**Problem:** Without changing a word, repeat the data, and include no pictures.
- - - -
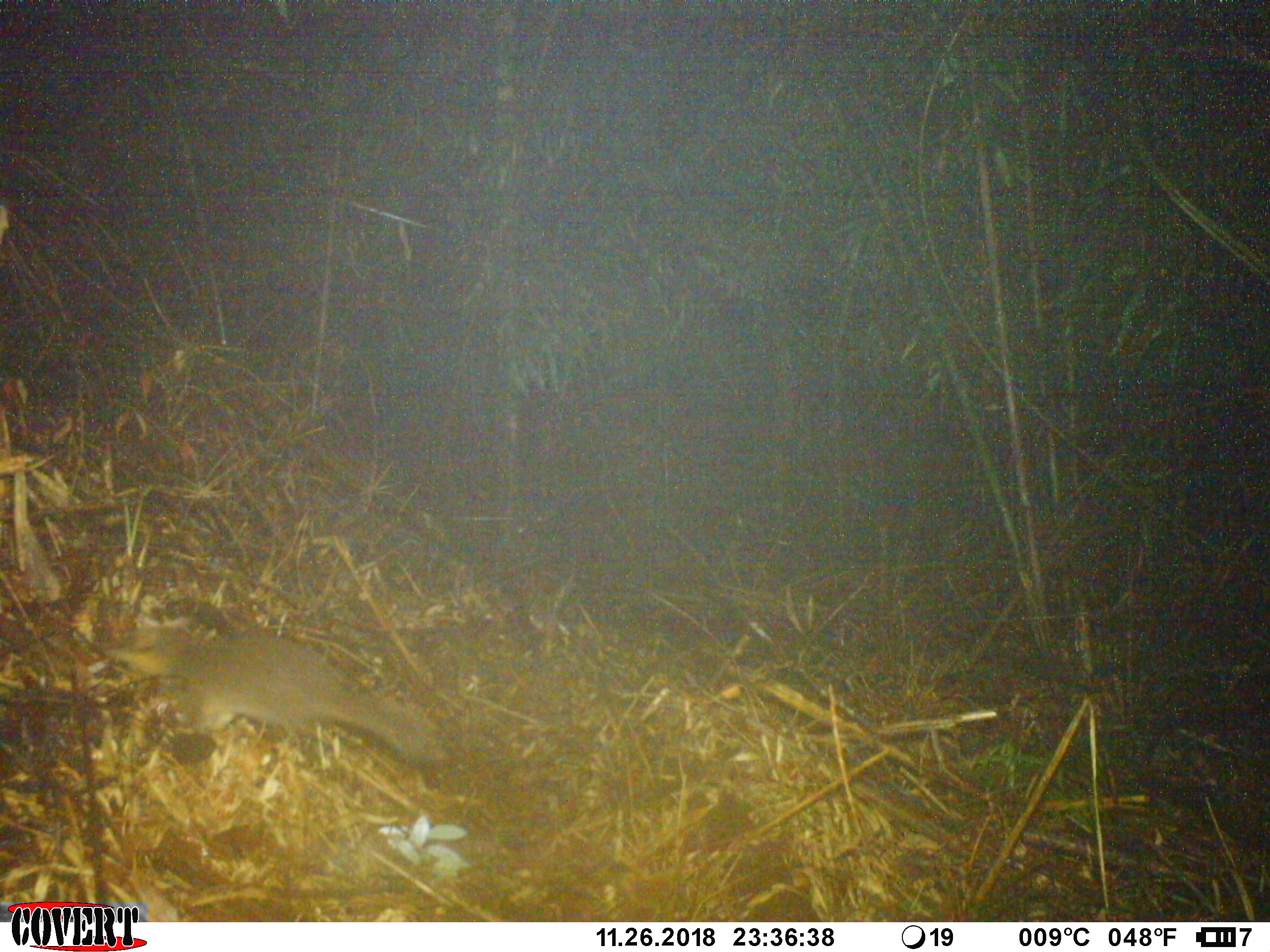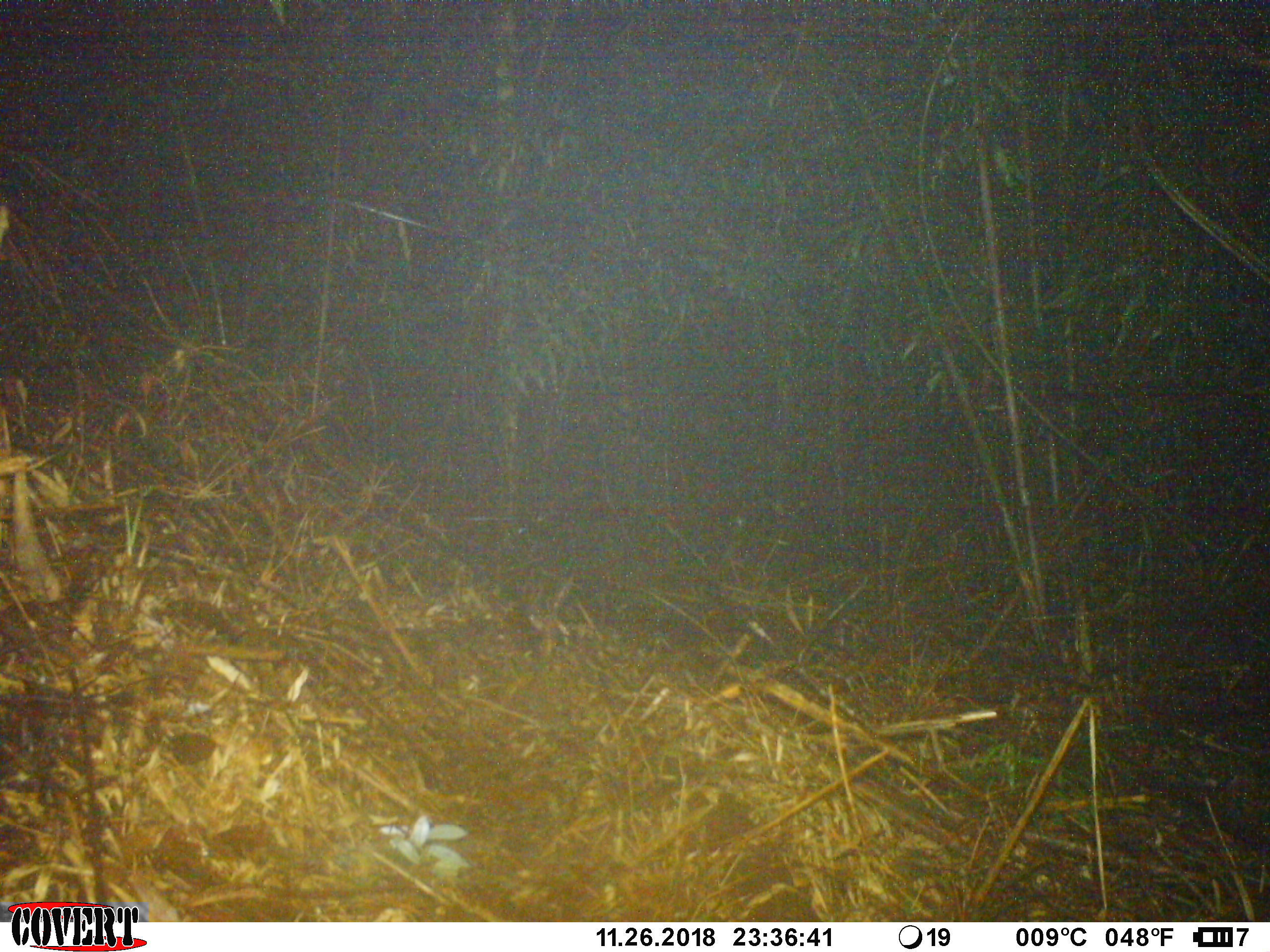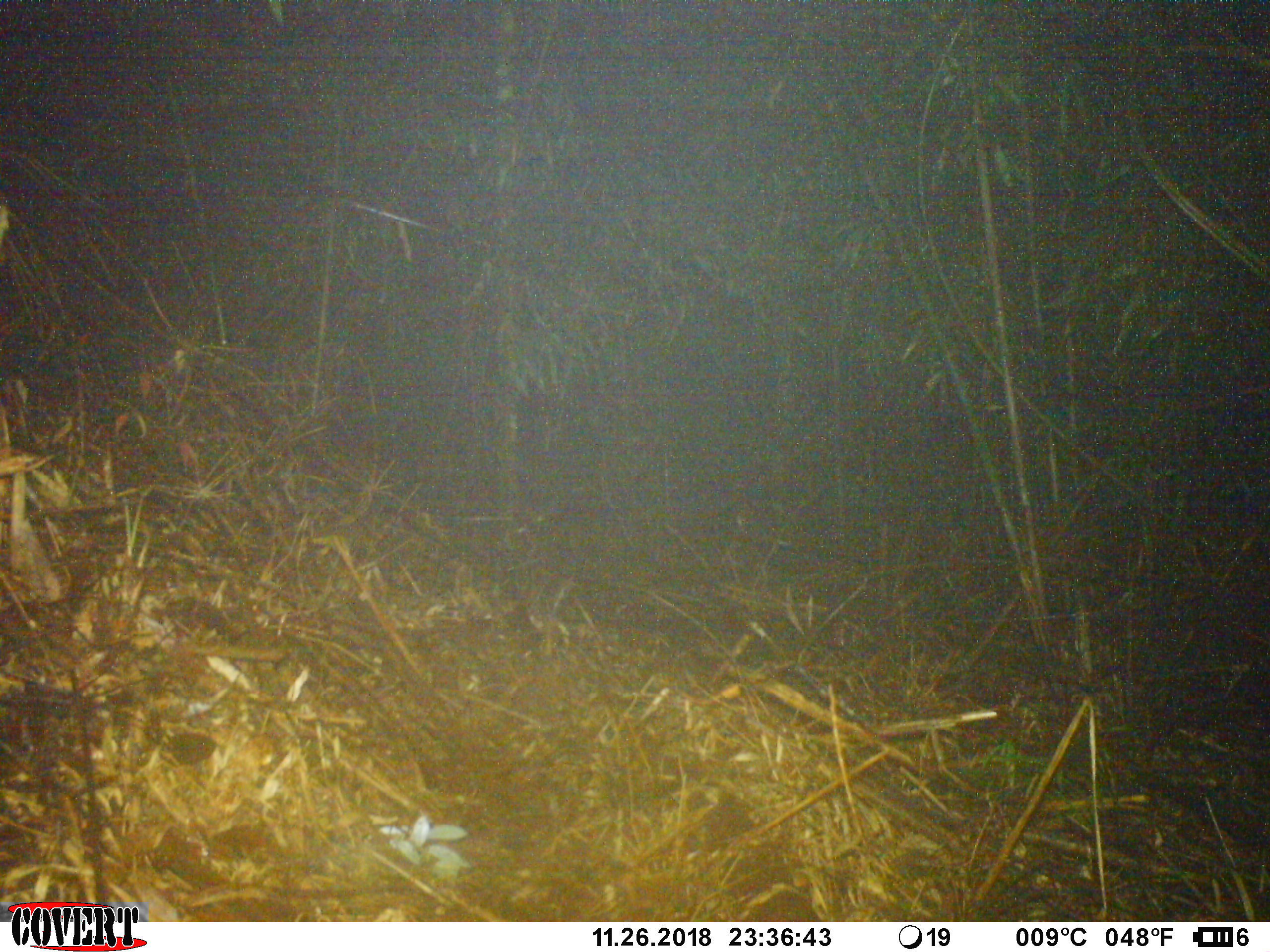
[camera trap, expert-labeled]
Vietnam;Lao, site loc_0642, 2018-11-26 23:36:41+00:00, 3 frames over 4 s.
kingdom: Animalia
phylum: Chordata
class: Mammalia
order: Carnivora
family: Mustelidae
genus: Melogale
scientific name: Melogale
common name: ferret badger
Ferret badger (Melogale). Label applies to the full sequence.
- - - -
**Output of the task:**
[camera trap, expert-labeled]
Vietnam;Lao, site loc_0642, 2018-11-26 23:36:41+00:00, 3 frames over 4 s.
kingdom: Animalia
phylum: Chordata
class: Mammalia
order: Carnivora
family: Mustelidae
genus: Melogale
scientific name: Melogale
common name: ferret badger
Ferret badger (Melogale). Label applies to the full sequence.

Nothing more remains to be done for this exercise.